Durante muito tempo, a produção de vinhos do Uruguai ficou conhecida quase que exclusivamente pela casta tannat, originária da França e que encontrou no vizinho sul-americano as condições climáticas ideais para a criação de rótulos mais frutados e menos agressivos que as versões francesas. Foi assim que nasceram rótulos de alta gama que se tornaram icônicos, como o Balasto, da Bodega Garzón, e o Preludio, da Familia Deicas. Eles, de fato, são marcantes, carros-chefe de uma vitivinicultura que guarda outras surpresas. Uma nova geração uruguaia de produtores forjados na Europa e nos Estados Unidos introduziu inéditas variedades de uva no pequeno país, o que levou ao surgimento de bebidas de ótima — e inesperada — qualidade. Não à toa, os vinhos de lá parecem ter caído no gosto dos brasileiros. Em 2021, o Brasil importou do Uruguai 3,9 milhões de litros — o equivalente a 70% da produção destinada ao exterior —, quase o dobro do volume comprado em 2016.
A tannat continua reinando acima das outras variedades. Ela é a principal estrela dos chamados rótulos de guarda, produzidos principalmente na região costeira do país, onde as condições climáticas oferecem a acidez ideal aos vinhos feitos para ser consumidos em muitos anos. Excelentes rótulos, contudo, passaram a ser elaborados com a uva albariño, originária da Península Ibérica e usada nos vinhos verdes de Portugal, onde é conhecida como alvarinho. A Bodega Garzón foi pioneira em explorar o potencial da casta a um preço acessível, mais em conta que o das bebidas produzidas pelos concorrentes europeus. As variedades francesas cabernet franc, petit verdot (usada em cortes clássicos da região de Bordeaux) e marselan (cruzamento entre a cabernet sauvignon e grenache) também ganharam destaque na produção uruguaia recente.

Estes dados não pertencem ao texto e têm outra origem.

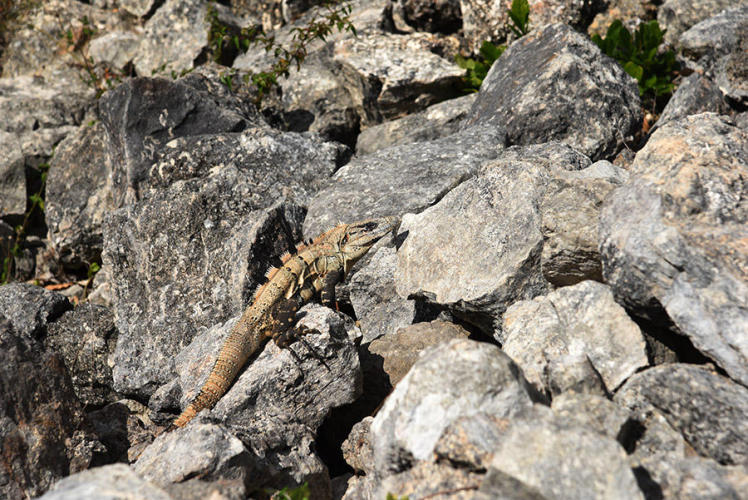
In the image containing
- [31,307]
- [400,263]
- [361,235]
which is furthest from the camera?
[31,307]

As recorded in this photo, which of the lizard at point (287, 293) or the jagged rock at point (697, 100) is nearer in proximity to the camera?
the lizard at point (287, 293)

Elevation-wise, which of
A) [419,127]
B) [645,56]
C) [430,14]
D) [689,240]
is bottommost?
[419,127]

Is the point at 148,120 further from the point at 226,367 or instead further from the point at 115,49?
the point at 115,49

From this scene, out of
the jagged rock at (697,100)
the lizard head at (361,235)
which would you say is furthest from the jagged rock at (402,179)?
the jagged rock at (697,100)

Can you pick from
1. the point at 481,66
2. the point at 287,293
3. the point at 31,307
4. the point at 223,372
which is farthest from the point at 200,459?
the point at 481,66

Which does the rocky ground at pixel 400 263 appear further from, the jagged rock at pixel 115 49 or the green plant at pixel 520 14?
the green plant at pixel 520 14

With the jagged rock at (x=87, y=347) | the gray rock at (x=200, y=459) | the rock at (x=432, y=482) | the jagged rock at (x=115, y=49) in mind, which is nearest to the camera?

O interesse do público brasileiro tem acompanhado essa transformação. Acostumado a vinhos encorpados, como o malbec argentino, o consumidor passou a optar por vinhos mais frescos e frutados, adequados ao clima brasileiro, feitos para ser tomados ainda jovens. É aí que entram em cena os enólogos uruguaios, que foram estudar principalmente nos Estados Unidos e na França e agora retornaram com o conhecimento necessário para fazer vinhos de baixa intervenção, explorando o terroir local. “Os uruguaios são como artesãos do vinho”, diz Giuliana Nogueira, enófila especialista em vinhos uruguaios que compartilha suas dicas e experiências nas redes sociais. “As vinícolas são menores e mesmo os rótulos de entrada são feitos com cuidado e apresentam grande qualidade.”
O Uruguai é um dos maiores consumidores de vinho do continente, com uma média anual de 25 litros per capita. Poucas décadas atrás, no entanto, boa parte do vinho consumido era vendida em garrafões, produzida em larga escala e com menor atenção à qualidade. Nos anos 1990, uma tragédia virou oportunidade. A filoxera, praga que havia devastado as vinícolas da França no século XIX, atingiu os vinhedos uruguaios. No momento de recomeçar, os produtores passaram por um processo de profissionalização. Foi criado então o Instituto Nacional de Vitivinicultura do Uruguai (Inavi) e os vinhedos se tornaram mais diversos, com castas trazidas especialmente da Europa.
Quem pretende se aventurar pelos vinhos uruguaios provavelmente não se arrependerá. A onipresente tannat dá origem a tintos potentes e rosês frutados, que remetem a framboesa. Além de ser empregada na preparação de rótulos brancos, a albariño pode resultar em espumantes, algo pouco usual no mercado. Para os paladares mais ousados, há alternativas como os vinhos laranja, cujas cascas das uvas não são retiradas durante o processo de fermentação, e tintos feitos com métodos ancestrais de maturação em ânforas de argila. Nem todos eles são encontrados nas prateleiras brasileiras, mas a boa notícia é que o Uruguai é logo ali, a poucas horas de viagem. Vale o passeio — e surpreenda-se.